START Listing

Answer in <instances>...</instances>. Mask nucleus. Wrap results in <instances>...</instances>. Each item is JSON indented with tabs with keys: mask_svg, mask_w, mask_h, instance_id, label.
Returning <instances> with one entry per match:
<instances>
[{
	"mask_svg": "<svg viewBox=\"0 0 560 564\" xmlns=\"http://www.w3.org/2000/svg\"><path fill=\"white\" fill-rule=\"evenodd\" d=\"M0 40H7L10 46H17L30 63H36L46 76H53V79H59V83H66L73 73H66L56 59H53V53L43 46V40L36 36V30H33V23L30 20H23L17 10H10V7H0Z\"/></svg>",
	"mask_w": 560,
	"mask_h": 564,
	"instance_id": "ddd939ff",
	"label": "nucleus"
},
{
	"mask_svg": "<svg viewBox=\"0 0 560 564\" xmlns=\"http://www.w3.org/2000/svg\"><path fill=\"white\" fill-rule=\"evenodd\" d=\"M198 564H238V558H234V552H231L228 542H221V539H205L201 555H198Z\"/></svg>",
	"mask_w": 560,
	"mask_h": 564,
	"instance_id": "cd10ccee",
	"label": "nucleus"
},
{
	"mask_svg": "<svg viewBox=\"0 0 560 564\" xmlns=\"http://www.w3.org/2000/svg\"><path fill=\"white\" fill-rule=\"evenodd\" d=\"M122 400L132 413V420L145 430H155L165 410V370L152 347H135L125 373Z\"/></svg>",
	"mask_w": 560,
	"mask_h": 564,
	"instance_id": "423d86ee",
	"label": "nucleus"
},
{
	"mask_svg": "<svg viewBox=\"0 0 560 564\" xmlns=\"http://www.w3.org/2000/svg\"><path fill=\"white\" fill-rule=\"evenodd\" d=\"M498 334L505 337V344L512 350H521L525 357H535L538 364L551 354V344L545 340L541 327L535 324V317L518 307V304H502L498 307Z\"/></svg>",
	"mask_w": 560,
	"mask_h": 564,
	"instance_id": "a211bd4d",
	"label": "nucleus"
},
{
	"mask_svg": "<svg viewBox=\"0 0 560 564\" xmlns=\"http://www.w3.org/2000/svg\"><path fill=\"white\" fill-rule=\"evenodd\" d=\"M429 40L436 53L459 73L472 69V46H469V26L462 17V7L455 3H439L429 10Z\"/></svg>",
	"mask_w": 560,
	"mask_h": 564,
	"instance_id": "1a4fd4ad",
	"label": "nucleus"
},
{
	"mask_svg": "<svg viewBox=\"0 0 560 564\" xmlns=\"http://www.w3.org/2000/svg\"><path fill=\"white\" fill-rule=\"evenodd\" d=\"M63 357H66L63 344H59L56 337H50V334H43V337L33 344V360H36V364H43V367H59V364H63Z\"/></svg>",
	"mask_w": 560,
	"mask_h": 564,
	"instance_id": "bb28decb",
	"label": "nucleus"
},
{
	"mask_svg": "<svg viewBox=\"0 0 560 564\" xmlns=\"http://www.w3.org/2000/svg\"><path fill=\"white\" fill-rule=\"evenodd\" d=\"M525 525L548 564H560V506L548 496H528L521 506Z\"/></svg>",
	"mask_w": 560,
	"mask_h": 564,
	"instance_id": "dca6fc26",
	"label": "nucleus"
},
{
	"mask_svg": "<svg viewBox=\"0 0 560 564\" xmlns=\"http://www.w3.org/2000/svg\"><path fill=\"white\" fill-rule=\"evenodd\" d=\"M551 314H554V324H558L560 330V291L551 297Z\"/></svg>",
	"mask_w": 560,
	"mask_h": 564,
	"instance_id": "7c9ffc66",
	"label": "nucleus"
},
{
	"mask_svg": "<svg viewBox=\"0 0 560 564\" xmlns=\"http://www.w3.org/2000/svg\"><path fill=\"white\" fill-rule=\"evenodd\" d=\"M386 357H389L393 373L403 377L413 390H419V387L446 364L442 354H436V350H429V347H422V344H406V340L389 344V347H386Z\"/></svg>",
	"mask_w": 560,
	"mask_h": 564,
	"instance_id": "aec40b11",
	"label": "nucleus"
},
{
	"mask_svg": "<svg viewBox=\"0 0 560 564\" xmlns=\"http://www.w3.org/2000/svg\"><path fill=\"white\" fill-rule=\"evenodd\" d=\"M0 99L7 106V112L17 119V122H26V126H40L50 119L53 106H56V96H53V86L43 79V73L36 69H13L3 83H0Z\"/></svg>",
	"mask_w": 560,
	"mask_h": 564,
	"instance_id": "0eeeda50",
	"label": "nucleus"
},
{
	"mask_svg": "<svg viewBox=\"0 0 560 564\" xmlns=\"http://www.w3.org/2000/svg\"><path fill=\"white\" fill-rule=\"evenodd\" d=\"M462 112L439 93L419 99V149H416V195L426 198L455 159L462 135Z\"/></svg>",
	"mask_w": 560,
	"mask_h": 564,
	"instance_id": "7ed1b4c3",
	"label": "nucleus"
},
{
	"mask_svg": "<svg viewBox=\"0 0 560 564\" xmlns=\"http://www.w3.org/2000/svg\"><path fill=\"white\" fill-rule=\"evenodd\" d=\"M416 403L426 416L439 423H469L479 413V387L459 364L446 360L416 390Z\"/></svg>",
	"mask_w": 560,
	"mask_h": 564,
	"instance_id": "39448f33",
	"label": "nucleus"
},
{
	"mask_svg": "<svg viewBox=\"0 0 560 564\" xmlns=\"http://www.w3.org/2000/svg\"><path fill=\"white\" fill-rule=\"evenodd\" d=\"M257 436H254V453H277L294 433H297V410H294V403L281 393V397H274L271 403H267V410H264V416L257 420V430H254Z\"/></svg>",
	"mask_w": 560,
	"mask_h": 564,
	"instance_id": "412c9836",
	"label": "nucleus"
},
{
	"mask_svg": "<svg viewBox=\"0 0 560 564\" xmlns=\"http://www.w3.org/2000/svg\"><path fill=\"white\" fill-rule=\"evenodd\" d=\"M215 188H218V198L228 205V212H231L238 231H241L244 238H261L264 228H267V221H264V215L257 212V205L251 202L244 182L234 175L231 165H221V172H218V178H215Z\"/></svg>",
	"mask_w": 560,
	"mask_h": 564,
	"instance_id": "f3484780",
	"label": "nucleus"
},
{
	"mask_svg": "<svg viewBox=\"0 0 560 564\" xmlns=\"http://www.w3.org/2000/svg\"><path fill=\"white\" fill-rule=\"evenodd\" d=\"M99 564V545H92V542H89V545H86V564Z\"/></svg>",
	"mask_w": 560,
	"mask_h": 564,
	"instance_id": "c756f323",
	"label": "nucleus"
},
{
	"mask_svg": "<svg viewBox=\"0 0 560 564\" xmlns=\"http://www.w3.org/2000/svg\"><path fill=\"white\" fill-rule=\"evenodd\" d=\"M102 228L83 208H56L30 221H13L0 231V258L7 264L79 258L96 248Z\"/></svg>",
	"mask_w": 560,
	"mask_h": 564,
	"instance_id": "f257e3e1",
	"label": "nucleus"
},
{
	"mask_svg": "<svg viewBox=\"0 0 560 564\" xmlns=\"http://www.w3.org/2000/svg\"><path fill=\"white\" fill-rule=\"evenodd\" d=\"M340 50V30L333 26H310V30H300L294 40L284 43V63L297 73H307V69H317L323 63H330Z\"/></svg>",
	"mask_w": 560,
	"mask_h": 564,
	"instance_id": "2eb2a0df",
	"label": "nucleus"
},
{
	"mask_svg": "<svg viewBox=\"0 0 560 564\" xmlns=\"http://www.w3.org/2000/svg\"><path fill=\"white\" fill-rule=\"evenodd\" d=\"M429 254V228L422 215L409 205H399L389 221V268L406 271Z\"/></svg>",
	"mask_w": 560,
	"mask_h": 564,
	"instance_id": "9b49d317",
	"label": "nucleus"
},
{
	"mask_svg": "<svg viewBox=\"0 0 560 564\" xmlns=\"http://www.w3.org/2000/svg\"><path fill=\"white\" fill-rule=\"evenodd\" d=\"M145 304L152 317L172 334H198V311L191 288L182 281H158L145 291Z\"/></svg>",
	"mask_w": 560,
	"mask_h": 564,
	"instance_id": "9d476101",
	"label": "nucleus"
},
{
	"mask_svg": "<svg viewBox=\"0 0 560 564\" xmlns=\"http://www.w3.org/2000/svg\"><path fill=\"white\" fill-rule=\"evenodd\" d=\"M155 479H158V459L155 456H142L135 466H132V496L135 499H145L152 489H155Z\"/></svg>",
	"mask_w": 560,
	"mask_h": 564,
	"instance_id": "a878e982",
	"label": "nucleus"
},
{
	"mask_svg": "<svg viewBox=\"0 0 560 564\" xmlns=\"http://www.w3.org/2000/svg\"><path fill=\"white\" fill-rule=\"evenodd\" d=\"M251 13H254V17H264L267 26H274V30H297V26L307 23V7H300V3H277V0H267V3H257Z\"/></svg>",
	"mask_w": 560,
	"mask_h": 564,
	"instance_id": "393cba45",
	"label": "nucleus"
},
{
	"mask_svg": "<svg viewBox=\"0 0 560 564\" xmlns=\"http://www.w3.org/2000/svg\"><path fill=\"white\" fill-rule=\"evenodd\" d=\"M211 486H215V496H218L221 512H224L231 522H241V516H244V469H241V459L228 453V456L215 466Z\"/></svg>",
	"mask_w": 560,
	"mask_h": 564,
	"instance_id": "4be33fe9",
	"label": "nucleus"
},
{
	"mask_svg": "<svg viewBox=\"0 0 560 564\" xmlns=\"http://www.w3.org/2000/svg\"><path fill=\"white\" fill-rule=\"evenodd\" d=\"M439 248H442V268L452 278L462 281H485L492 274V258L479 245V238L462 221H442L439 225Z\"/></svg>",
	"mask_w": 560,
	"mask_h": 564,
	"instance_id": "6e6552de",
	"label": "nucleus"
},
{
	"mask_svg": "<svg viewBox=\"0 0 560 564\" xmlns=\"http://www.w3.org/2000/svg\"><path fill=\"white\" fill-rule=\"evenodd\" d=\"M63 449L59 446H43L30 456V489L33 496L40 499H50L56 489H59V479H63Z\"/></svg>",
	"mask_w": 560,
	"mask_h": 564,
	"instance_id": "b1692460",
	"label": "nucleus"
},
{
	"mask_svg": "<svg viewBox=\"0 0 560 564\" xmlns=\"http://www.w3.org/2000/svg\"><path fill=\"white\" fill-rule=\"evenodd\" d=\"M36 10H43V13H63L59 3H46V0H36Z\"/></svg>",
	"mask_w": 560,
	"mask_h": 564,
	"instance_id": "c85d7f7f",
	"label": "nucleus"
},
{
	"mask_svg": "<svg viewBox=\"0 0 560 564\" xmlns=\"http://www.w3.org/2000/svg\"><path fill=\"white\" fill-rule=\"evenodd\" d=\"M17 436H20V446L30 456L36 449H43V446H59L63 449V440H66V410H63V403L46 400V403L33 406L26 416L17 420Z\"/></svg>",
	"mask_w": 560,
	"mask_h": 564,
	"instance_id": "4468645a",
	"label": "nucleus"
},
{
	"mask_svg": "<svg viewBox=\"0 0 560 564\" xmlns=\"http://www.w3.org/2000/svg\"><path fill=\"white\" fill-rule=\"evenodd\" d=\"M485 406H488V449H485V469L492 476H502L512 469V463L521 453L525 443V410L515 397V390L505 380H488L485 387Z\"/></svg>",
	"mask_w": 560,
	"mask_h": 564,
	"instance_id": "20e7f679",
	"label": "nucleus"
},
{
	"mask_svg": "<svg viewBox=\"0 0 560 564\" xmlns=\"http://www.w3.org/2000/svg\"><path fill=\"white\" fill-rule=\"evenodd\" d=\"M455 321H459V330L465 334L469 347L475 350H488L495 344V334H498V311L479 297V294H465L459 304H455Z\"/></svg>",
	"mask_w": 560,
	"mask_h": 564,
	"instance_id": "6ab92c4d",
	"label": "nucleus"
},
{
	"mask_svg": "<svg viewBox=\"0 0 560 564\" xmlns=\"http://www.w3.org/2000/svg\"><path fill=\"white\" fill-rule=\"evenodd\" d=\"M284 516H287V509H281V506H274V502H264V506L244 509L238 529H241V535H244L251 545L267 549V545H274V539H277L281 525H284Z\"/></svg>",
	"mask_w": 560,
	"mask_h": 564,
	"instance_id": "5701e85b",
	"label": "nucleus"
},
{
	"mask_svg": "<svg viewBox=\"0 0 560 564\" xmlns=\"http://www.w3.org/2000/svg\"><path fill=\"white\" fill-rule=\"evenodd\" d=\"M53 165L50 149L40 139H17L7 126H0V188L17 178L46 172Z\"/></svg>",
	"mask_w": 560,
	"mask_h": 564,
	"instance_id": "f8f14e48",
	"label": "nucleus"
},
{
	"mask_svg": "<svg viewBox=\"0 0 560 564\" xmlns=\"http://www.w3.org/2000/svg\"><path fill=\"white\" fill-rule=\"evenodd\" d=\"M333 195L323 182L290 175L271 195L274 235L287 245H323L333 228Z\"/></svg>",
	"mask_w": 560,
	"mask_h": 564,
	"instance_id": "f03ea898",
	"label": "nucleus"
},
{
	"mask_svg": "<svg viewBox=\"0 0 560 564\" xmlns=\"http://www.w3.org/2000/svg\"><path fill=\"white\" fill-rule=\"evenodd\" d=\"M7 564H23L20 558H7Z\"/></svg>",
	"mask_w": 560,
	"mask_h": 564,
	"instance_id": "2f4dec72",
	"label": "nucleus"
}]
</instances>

END Listing

■ Problem to solve ■
Please pick out each line in the material above that contains the string "with", treating uppercase and lowercase as different.

■ Exercise output ■
Answer in <instances>...</instances>. Mask nucleus. Wrap results in <instances>...</instances>. Each item is JSON indented with tabs with keys: mask_svg, mask_w, mask_h, instance_id, label.
Returning <instances> with one entry per match:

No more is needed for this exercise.